(Deine Aufgaben):
1) Schreibe aus dem Bericht über das Zugunglück in Meerbusch den Abschnitt wörtlich ab, der mit "Foto: Hans-Jürgen Bauer" beginnt und mit "Güterzug aufgefahren ist." endet.
2) Fasse den Bericht über das Zugunglück in Meerbusch in zwei Sätzen zusammen.

(Text):
_____

Zugunglück in Meerbusch "Menschen sind aufeinander gefallen"

Meerbusch · Raphael Beermann saß im Zug, der in Meerbusch verunglückte. Er sagt, dass die meisten Fahrgäste nach dem Aufprall desorientiert gewesen seien. Frank Schiffer war einer der ersten Helfer vor Ort. Er war gerade auf dem Nachhauseweg.

Frank und Marc Schiffer (l.) besitzen gute Ortskenntnisse und haben beim Zugunglück in Meerbusch geholfen.

Frank und Marc Schiffer (l.) besitzen gute Ortskenntnisse und haben beim Zugunglück in Meerbusch geholfen.

Foto: Hans-Jürgen Bauer

Es ist kurz nach halb acht am Dienstagabend, als Frank Schiffer auf dem Nachhauseweg in Osterath am Bahnübergang steht und ein Rettungsfahrzeug nach dem anderen anrücken sieht: Feuerwehr, Krankenwagen, Technisches Hilfswerk. Dem Meerbuscher ist sofort klar: Bei derart viel Blaulicht ist etwas Ernstes passiert. Schiffer ist Betriebssanitäter bei Vodafone, seine Rettungsdienstausbildung hat er bei den Johannitern in Neuss absolviert. Deshalb weiß er auch, dass in so einer Situation jede Hilfe gebraucht wird. Also folgt er der Kolonne aufs freie Feld - dorthin, wo wenige Minuten zuvor ein Personenzug auf einen stehenden Güterzug aufgefahren ist.

_____

(Material):
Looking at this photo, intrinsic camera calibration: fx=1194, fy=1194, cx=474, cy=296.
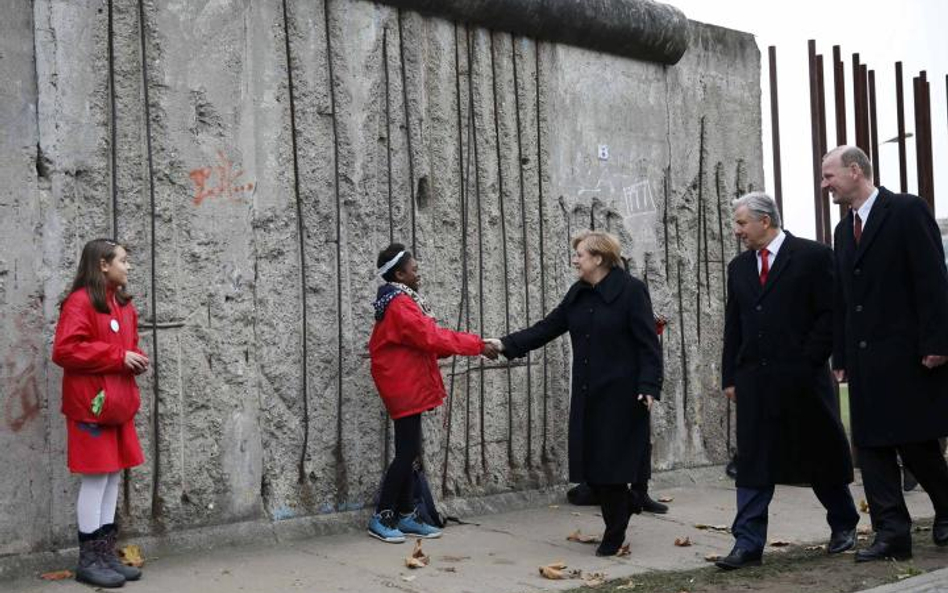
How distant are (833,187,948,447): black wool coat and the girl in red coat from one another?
3290 mm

_____

(Lösungen):
1)
Foto: Hans-Jürgen Bauer

Es ist kurz nach halb acht am Dienstagabend, als Frank Schiffer auf dem Nachhauseweg in Osterath am Bahnübergang steht und ein Rettungsfahrzeug nach dem anderen anrücken sieht: Feuerwehr, Krankenwagen, Technisches Hilfswerk. Dem Meerbuscher ist sofort klar: Bei derart viel Blaulicht ist etwas Ernstes passiert. Schiffer ist Betriebssanitäter bei Vodafone, seine Rettungsdienstausbildung hat er bei den Johannitern in Neuss absolviert. Deshalb weiß er auch, dass in so einer Situation jede Hilfe gebraucht wird. Also folgt er der Kolonne aufs freie Feld - dorthin, wo wenige Minuten zuvor ein Personenzug auf einen stehenden Güterzug aufgefahren ist.

2) Raphael Beermann saß in dem Zug, der in Meerbusch verunglückte, und sagt, dass die meisten Fahrgäste nach dem Aufprall desorientiert gewesen seien. Der Betriebssanitäter Frank Schiffer sah am Dienstagabend auf dem Nachhauseweg in Osterath die anrückenden Rettungsfahrzeuge und folgte ihnen als einer der ersten Helfer zu der Stelle, an der ein Personenzug auf einen stehenden Güterzug aufgefahren war.